## [WORK ITEM]
Below are records; how many of their lines contain "site"? Give the number and no other words.

## [INPUT RECORDS]
Start of Block

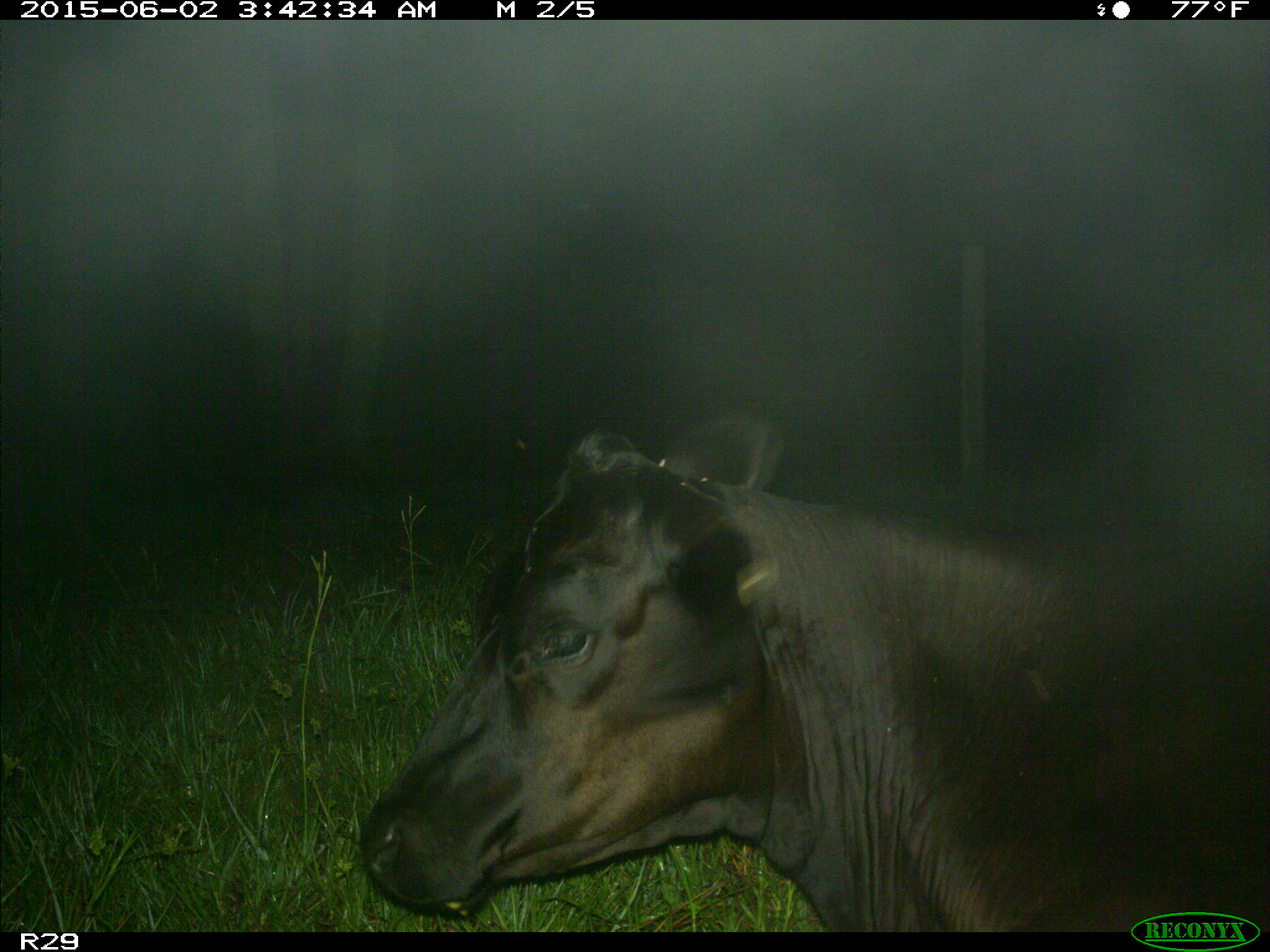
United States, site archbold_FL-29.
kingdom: Animalia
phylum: Chordata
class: Mammalia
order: Artiodactyla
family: Bovidae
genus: Bos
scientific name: Bos taurus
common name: domestic cow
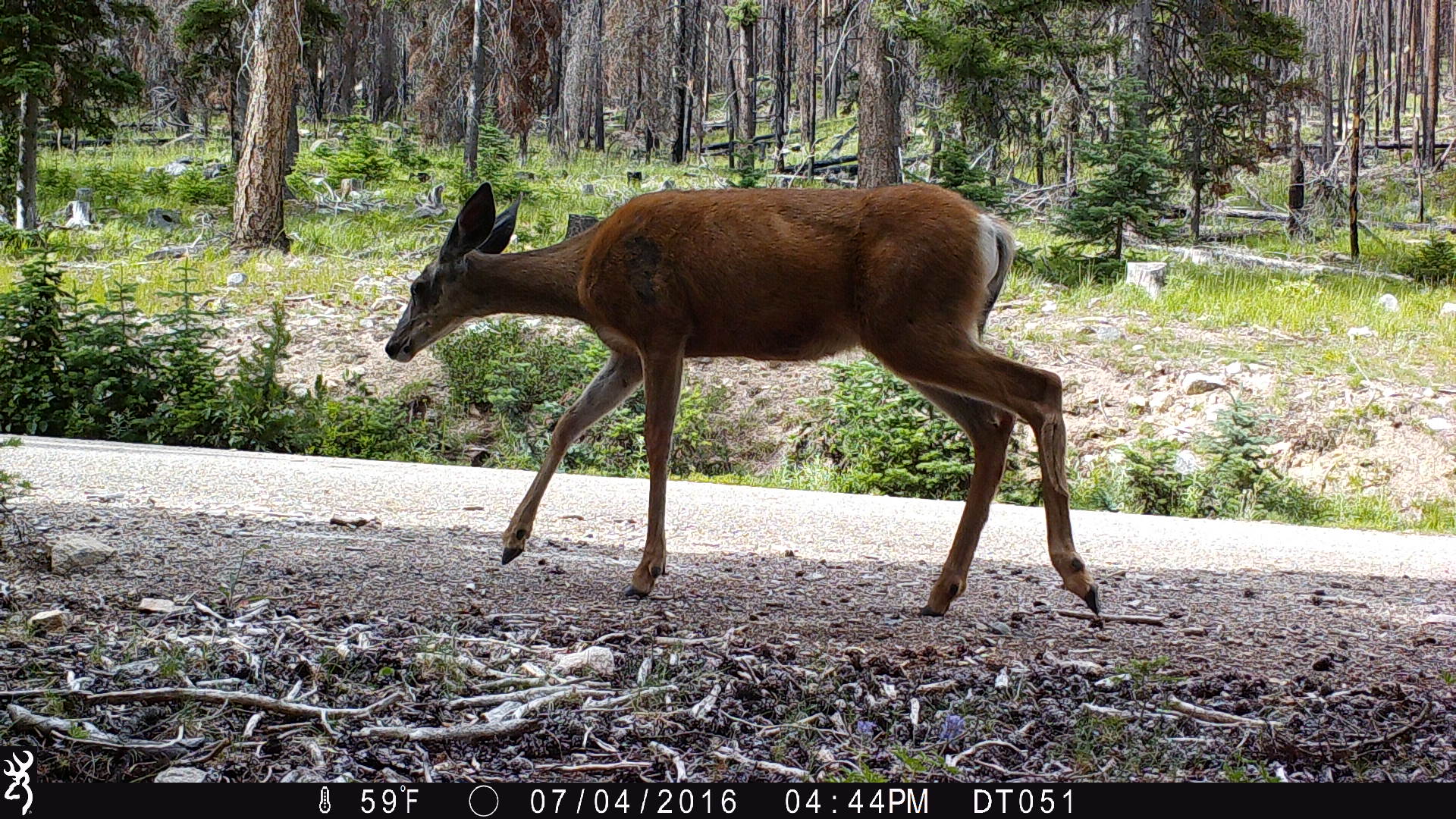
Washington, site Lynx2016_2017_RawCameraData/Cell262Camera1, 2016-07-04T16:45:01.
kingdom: Animalia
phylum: Chordata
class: Mammalia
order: Artiodactyla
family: Cervidae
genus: Odocoileus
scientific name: Odocoileus hemionus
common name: mule deer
Odocoileus hemionus (mule deer). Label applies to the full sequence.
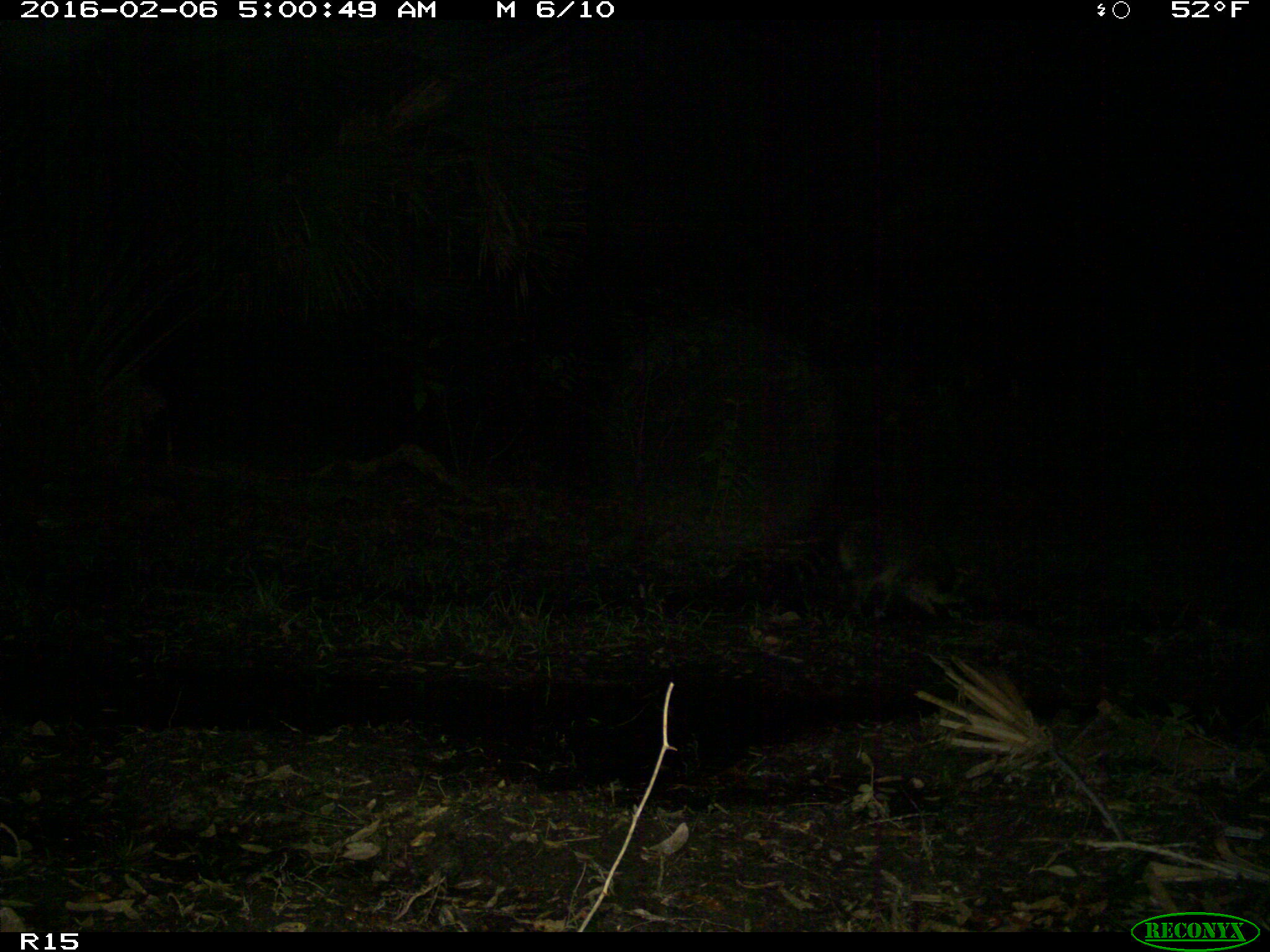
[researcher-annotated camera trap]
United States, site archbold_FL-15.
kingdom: Animalia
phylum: Chordata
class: Mammalia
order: Carnivora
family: Procyonidae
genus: Procyon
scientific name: Procyon lotor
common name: common raccoon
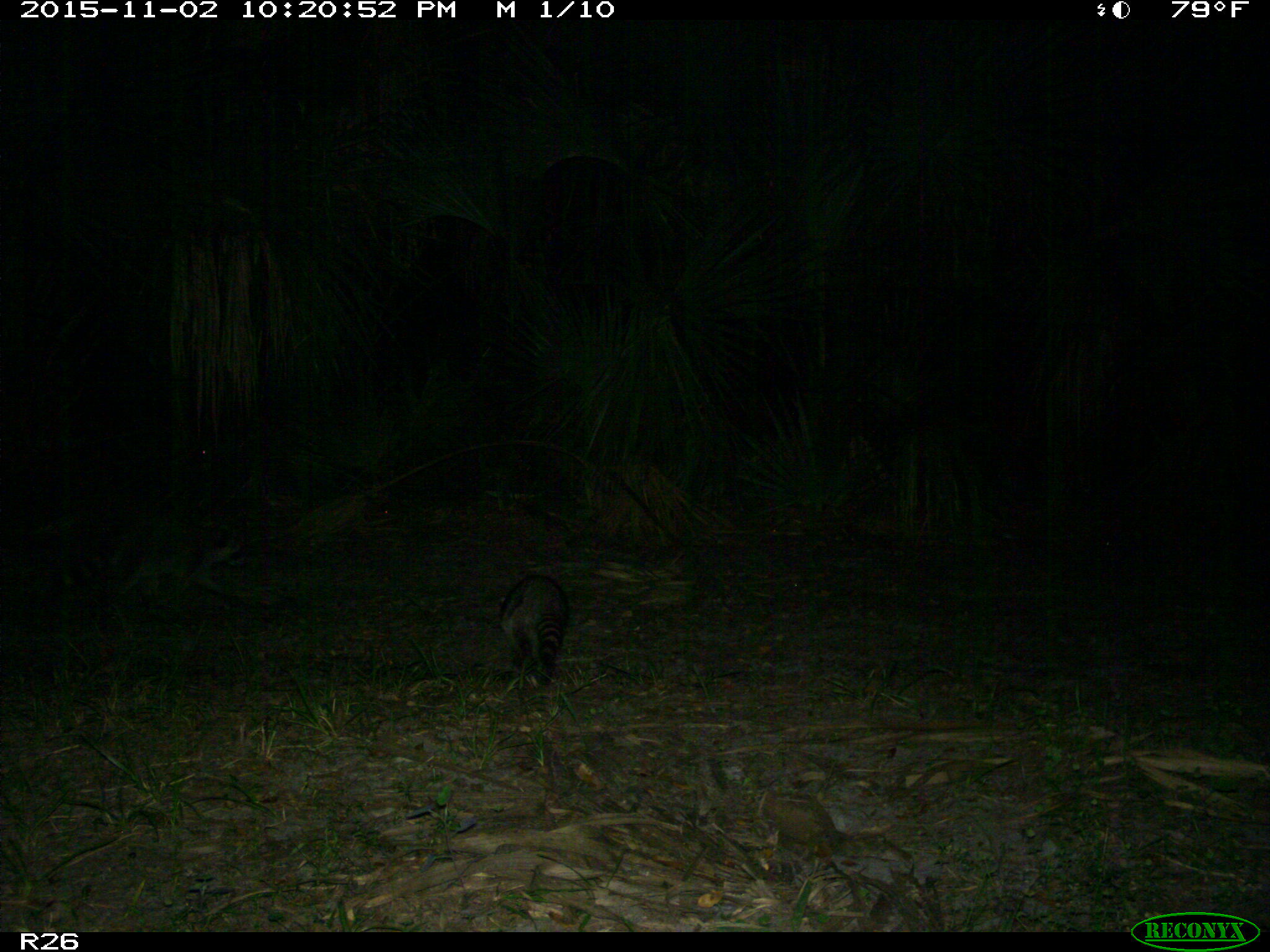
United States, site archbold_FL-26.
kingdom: Animalia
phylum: Chordata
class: Mammalia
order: Carnivora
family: Procyonidae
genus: Procyon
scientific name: Procyon lotor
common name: common raccoon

End of Block

## [YOUR RESPONSE]
4